5 – 15 September 2009 The Old Ship Gallery:
This public house turned private home and public gallery sees three artists take over – the ambiguous yet idiosyncratic nature of the site providing a suitably shifting context for practices which seek to question readings of place and space. The site’s comparative shabbiness also affords an opportunity for experimentation, with the artists making work which plays across physical and conceptual thresholds, making fixed readings both within and between the works difficult. Staged constructions and accumulations are presented that are inherently unstable and which speak of a presence presently absent.
Russell Chater: A fascination with the void pervades the artist’s work, as does an often-recurring interest in staged and transitional spaces. Works collectively question the boundaries between the familiar and unfamiliar and explore spaces and states that are ‘between’ or ‘beyond’.

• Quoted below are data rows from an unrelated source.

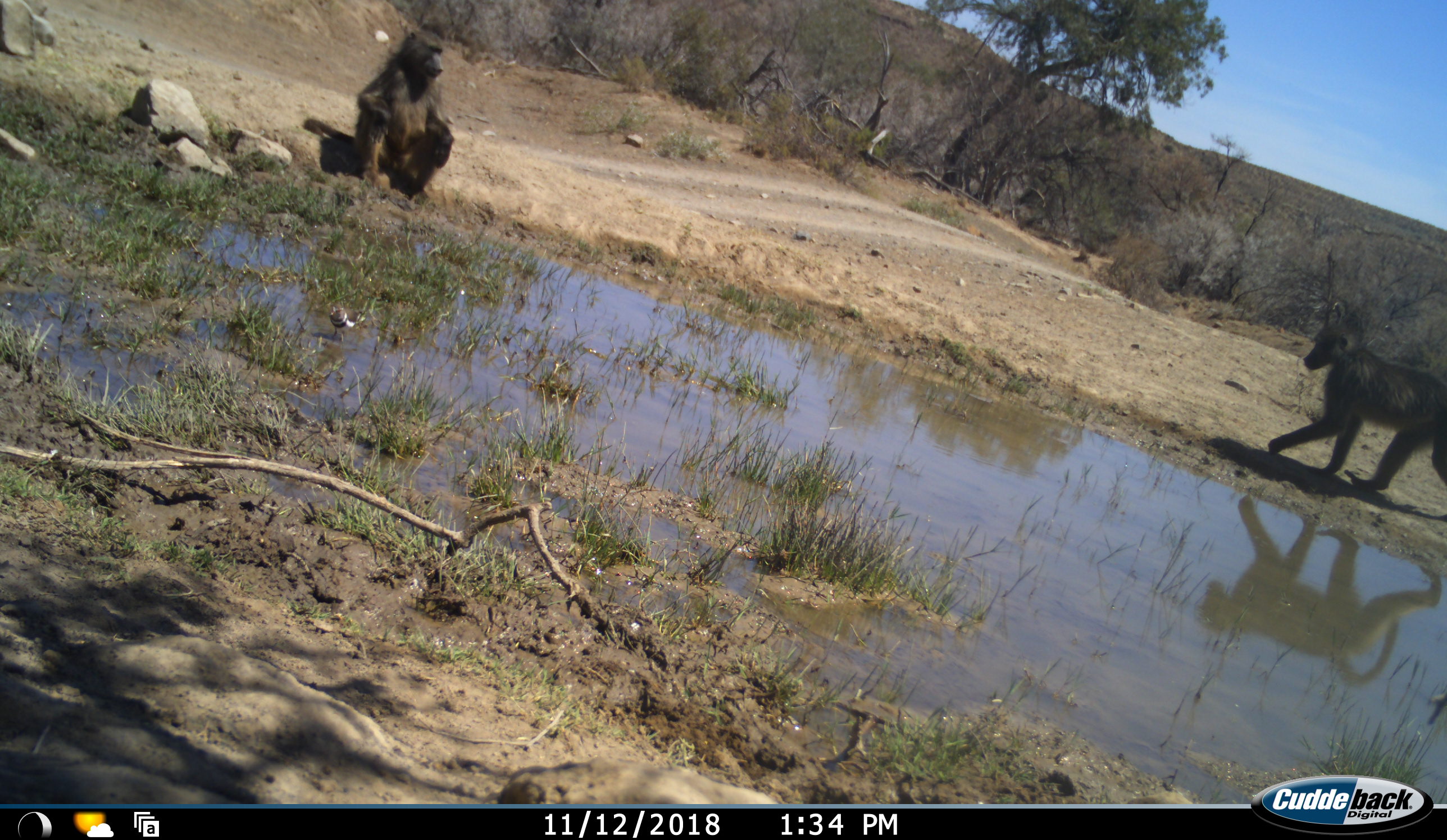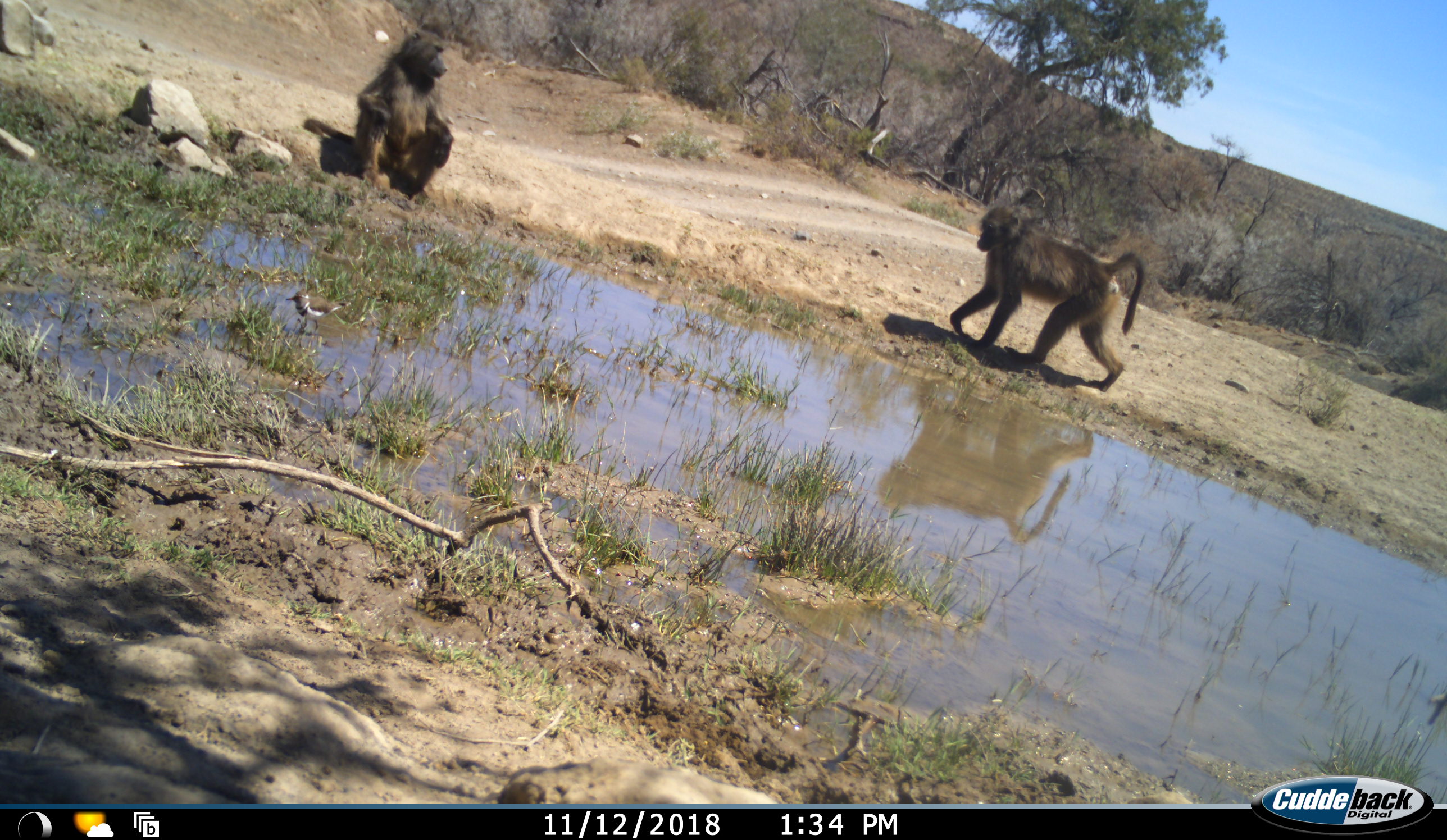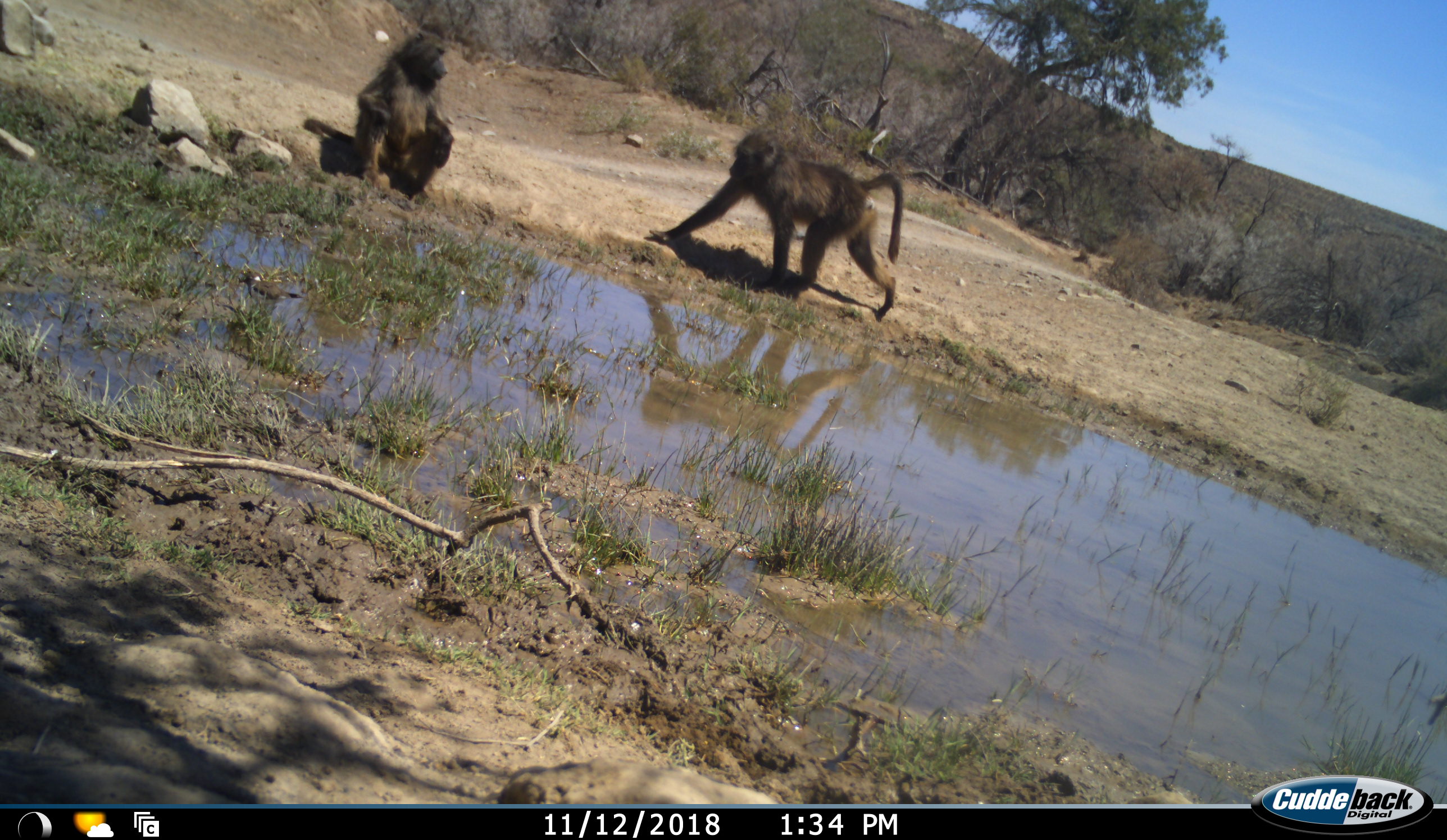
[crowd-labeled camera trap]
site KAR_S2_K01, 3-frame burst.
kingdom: Animalia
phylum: Chordata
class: Mammalia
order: Primates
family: Cercopithecidae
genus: Papio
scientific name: Papio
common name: baboon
Baboon (Papio), count 2. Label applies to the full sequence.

Continuing his interest with shop window display, Chater presents a new series of works that further play with the staged and ambiguous nature of the spaces. Resulting pieces lie somewhere between minimalist art installation, empty stage set, designer interior and box of Christmas decorations. As such, the works nod to the dual nature of the space they’re shown in – that is, part minimalist gallery, part kitsch interior. In his work ‘Everything Must Go’, meanwhile, Chater further draws on windows: Whitewashed windows speak of transience and evoke an abstract expressionist work. The religious triptych format further contributes to these ‘painterly’ and transient readings.
Helen Scalway: Scalway’s work, often based in drawing, photography, collage and assemblage, seeks to create non-linear visual narratives. Resulting works are fluid and cannot be read or traversed within any single spatial system.
For this exhibition she is presenting work which exploits the richly layered environment of The Old Ship itself, in the form of kaleidoscopic photographic works which fragment and re-assemble the space in a re-visioning of its dense, seductive, elusive and unstable quality.
Richard Stone: Stone’s work draws on domestic space and landscape, underpinned by concurrent interests in monumentality and the memento mori in art practice. The artist seeks poetic resonance through the use of related found objects or existing materials.
Stone presents a new series of works including ‘not far from here’; bouquets in various decaying states entwined around the main pillar of the exhibition space without reference or markings, an evocation of temporary sites of loss and remembrance often marked by flowers. Two further works include ‘the hanging’; Victorian picture chains suspended from an existing picture rail without what might have been their original loads, become redundant and empty of purpose in this setting and ‘after’; a found painting, the surface and detail of which have been sanded away, an intervention perpetuated by process, the delicate dust and debris of which has been left to fall to the floor.